▶ [Set task]:
Print the listing below exactly.

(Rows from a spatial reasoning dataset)
** begin **

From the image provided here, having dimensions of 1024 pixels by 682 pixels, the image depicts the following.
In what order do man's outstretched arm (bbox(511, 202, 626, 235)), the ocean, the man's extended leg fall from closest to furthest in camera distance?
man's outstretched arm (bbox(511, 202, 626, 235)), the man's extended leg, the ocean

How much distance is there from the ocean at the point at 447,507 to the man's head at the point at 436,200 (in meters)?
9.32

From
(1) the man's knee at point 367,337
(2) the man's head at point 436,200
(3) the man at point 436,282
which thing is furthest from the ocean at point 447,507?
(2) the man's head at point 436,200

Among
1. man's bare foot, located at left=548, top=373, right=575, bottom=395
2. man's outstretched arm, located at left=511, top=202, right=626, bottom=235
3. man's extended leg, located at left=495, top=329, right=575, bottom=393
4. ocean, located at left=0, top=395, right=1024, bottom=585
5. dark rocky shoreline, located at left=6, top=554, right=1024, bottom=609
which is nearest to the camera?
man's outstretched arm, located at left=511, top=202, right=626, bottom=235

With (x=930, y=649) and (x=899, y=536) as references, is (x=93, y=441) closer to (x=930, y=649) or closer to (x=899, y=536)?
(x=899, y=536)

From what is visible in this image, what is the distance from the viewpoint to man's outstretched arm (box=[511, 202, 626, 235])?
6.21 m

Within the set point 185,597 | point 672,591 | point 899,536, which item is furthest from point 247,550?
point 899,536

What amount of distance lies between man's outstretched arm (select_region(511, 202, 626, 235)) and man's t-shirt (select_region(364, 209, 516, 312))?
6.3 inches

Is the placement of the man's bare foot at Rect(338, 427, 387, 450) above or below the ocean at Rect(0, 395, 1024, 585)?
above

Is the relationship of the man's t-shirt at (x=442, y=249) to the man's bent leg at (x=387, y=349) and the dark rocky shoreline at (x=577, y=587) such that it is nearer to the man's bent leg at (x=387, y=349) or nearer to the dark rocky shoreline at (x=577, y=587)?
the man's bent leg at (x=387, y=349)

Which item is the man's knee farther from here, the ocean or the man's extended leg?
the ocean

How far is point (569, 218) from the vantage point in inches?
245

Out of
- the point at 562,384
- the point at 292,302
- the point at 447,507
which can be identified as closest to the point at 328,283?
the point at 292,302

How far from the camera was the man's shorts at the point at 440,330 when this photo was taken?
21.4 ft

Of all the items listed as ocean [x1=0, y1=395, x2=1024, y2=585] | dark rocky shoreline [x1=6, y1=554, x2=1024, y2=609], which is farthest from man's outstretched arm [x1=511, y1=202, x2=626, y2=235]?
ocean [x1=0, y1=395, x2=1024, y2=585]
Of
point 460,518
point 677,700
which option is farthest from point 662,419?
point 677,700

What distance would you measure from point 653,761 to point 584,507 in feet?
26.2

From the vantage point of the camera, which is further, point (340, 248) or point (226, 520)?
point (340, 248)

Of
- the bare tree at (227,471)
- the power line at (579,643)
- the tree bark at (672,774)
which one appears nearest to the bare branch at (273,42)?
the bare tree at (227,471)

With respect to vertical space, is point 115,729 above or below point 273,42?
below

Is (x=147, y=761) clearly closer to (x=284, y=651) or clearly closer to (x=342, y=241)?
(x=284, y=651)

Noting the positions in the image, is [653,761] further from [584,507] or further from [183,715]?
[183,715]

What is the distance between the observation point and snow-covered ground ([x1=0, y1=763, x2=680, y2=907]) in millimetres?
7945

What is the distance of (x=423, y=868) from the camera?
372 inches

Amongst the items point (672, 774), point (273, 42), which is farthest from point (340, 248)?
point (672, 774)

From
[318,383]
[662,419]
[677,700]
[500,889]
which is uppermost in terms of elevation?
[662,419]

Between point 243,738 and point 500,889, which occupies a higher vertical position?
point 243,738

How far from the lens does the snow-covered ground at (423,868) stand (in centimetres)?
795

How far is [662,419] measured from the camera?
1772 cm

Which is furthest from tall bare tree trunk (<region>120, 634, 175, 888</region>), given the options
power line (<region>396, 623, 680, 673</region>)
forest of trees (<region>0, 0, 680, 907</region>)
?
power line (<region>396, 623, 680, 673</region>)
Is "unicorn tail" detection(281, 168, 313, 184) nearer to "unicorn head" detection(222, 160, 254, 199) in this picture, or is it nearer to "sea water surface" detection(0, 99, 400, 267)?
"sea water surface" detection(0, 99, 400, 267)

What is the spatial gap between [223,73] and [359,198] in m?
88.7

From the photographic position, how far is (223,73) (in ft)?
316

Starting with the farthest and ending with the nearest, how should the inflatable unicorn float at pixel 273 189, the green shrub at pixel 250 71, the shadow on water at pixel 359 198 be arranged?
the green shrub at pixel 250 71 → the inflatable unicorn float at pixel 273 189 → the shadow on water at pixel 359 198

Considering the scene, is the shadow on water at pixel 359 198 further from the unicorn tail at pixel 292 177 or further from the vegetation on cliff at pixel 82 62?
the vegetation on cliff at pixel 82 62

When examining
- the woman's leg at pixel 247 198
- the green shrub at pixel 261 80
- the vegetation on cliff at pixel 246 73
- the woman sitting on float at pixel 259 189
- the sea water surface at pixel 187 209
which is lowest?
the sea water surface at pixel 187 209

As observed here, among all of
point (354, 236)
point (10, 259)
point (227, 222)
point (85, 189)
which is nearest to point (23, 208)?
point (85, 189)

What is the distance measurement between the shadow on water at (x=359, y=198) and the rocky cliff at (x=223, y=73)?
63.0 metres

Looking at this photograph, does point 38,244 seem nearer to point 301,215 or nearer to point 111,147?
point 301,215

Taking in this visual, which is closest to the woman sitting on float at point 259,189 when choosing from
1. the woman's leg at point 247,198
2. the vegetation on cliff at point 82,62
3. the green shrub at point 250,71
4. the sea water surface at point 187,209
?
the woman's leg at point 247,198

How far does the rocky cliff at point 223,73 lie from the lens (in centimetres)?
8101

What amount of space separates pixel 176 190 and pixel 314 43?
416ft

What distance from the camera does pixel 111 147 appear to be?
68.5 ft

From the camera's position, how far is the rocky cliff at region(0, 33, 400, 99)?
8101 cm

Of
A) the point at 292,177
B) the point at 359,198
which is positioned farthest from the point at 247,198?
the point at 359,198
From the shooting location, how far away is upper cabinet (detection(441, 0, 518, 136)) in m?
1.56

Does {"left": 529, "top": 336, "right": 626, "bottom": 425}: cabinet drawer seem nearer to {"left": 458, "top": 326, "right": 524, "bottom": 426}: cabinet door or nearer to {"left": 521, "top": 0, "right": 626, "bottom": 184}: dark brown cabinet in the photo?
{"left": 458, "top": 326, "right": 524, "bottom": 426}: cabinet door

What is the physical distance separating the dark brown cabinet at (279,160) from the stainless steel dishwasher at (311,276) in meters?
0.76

** end **

▶ [Solution]:
From the image provided here, having dimensions of 1024 pixels by 682 pixels, the image depicts the following.
In what order do man's outstretched arm (bbox(511, 202, 626, 235)), the ocean, the man's extended leg fall from closest to furthest in camera distance?
man's outstretched arm (bbox(511, 202, 626, 235)), the man's extended leg, the ocean

How much distance is there from the ocean at the point at 447,507 to the man's head at the point at 436,200 (in meters)?
9.32

From
(1) the man's knee at point 367,337
(2) the man's head at point 436,200
(3) the man at point 436,282
which thing is furthest from the ocean at point 447,507?
(2) the man's head at point 436,200

Among
1. man's bare foot, located at left=548, top=373, right=575, bottom=395
2. man's outstretched arm, located at left=511, top=202, right=626, bottom=235
3. man's extended leg, located at left=495, top=329, right=575, bottom=393
4. ocean, located at left=0, top=395, right=1024, bottom=585
5. dark rocky shoreline, located at left=6, top=554, right=1024, bottom=609
which is nearest to the camera?
man's outstretched arm, located at left=511, top=202, right=626, bottom=235

With (x=930, y=649) and (x=899, y=536) as references, is (x=93, y=441) closer to (x=930, y=649) or closer to (x=899, y=536)?
(x=899, y=536)

From what is visible in this image, what is the distance from the viewpoint to man's outstretched arm (box=[511, 202, 626, 235])?
6.21 m

Within the set point 185,597 | point 672,591 | point 899,536, which item is furthest from point 247,550?
point 899,536

What amount of distance lies between man's outstretched arm (select_region(511, 202, 626, 235)) and man's t-shirt (select_region(364, 209, 516, 312))?
6.3 inches

Is the placement of the man's bare foot at Rect(338, 427, 387, 450) above or below the ocean at Rect(0, 395, 1024, 585)?
above

Is the relationship of the man's t-shirt at (x=442, y=249) to the man's bent leg at (x=387, y=349) and the dark rocky shoreline at (x=577, y=587) such that it is nearer to the man's bent leg at (x=387, y=349) or nearer to the dark rocky shoreline at (x=577, y=587)?
the man's bent leg at (x=387, y=349)

Which item is the man's knee farther from here, the ocean or the man's extended leg?
the ocean

How far is point (569, 218) from the vantage point in inches?
245

Out of
- the point at 562,384
- the point at 292,302
- the point at 447,507
which can be identified as closest to the point at 328,283?
the point at 292,302

How far from the camera was the man's shorts at the point at 440,330 when this photo was taken?
21.4 ft

Of all the items listed as ocean [x1=0, y1=395, x2=1024, y2=585] | dark rocky shoreline [x1=6, y1=554, x2=1024, y2=609], which is farthest from man's outstretched arm [x1=511, y1=202, x2=626, y2=235]?
ocean [x1=0, y1=395, x2=1024, y2=585]
Of
point 460,518
point 677,700
which option is farthest from point 662,419?
point 677,700

What distance would you measure from point 653,761 to point 584,507 in feet?
26.2

From the vantage point of the camera, which is further, point (340, 248) or point (226, 520)?
point (340, 248)

Of
- the bare tree at (227,471)
- the power line at (579,643)
- the tree bark at (672,774)
which one appears nearest to the bare branch at (273,42)?
the bare tree at (227,471)

With respect to vertical space, is point 115,729 above or below point 273,42?
below

Is (x=147, y=761) clearly closer to (x=284, y=651) or clearly closer to (x=342, y=241)?
(x=284, y=651)

Noting the positions in the image, is [653,761] further from [584,507] or further from [183,715]?
[183,715]

What is the distance between the observation point and snow-covered ground ([x1=0, y1=763, x2=680, y2=907]) in millimetres?
7945

What is the distance of (x=423, y=868) from the camera?
372 inches

Amongst the items point (672, 774), point (273, 42), which is farthest from point (340, 248)?
point (672, 774)

From
[318,383]
[662,419]
[677,700]
[500,889]
which is uppermost in terms of elevation?
[662,419]

Between point 243,738 and point 500,889, which occupies a higher vertical position?
point 243,738

How far from the lens does the snow-covered ground at (423,868) stand (in centimetres)?
795

How far is [662,419] measured from the camera?
1772 cm

Which is furthest from tall bare tree trunk (<region>120, 634, 175, 888</region>), given the options
power line (<region>396, 623, 680, 673</region>)
forest of trees (<region>0, 0, 680, 907</region>)
?
power line (<region>396, 623, 680, 673</region>)
Is "unicorn tail" detection(281, 168, 313, 184) nearer to "unicorn head" detection(222, 160, 254, 199) in this picture, or is it nearer to "sea water surface" detection(0, 99, 400, 267)?
"sea water surface" detection(0, 99, 400, 267)

What is the spatial gap between [223,73] and [359,198] in m?
88.7

From the photographic position, how far is (223,73) (in ft)?
316

Starting with the farthest and ending with the nearest, how should the inflatable unicorn float at pixel 273 189, the green shrub at pixel 250 71, the shadow on water at pixel 359 198 be arranged?
the green shrub at pixel 250 71 → the inflatable unicorn float at pixel 273 189 → the shadow on water at pixel 359 198

Considering the scene, is the shadow on water at pixel 359 198 further from the unicorn tail at pixel 292 177 or further from the vegetation on cliff at pixel 82 62?
the vegetation on cliff at pixel 82 62

When examining
- the woman's leg at pixel 247 198
- the green shrub at pixel 261 80
- the vegetation on cliff at pixel 246 73
- the woman sitting on float at pixel 259 189
- the sea water surface at pixel 187 209
which is lowest?
the sea water surface at pixel 187 209

As observed here, among all of
point (354, 236)
point (10, 259)
point (227, 222)
point (85, 189)
which is nearest to point (23, 208)?
point (85, 189)

What is the distance measurement between the shadow on water at (x=359, y=198) and the rocky cliff at (x=223, y=73)?
63.0 metres

Looking at this photograph, does point 38,244 seem nearer to point 301,215 or nearer to point 111,147?
point 301,215

Taking in this visual, which is closest to the woman sitting on float at point 259,189 when choosing from
1. the woman's leg at point 247,198
2. the vegetation on cliff at point 82,62
3. the green shrub at point 250,71
4. the sea water surface at point 187,209
?
the woman's leg at point 247,198

How far does the rocky cliff at point 223,73 lie from the lens (in centimetres)?
8101

What amount of space separates pixel 176 190 and pixel 314 43?
416ft

What distance from the camera does pixel 111 147 appear to be?
68.5 ft

From the camera's position, how far is the rocky cliff at region(0, 33, 400, 99)?
8101 cm

Of
A) the point at 292,177
B) the point at 359,198
which is positioned farthest from the point at 247,198?
the point at 359,198
From the shooting location, how far away is upper cabinet (detection(441, 0, 518, 136)) in m?
1.56

Does {"left": 529, "top": 336, "right": 626, "bottom": 425}: cabinet drawer seem nearer to {"left": 458, "top": 326, "right": 524, "bottom": 426}: cabinet door or nearer to {"left": 521, "top": 0, "right": 626, "bottom": 184}: dark brown cabinet in the photo?
{"left": 458, "top": 326, "right": 524, "bottom": 426}: cabinet door

What is the physical distance separating the dark brown cabinet at (279,160) from the stainless steel dishwasher at (311,276) in meters?
0.76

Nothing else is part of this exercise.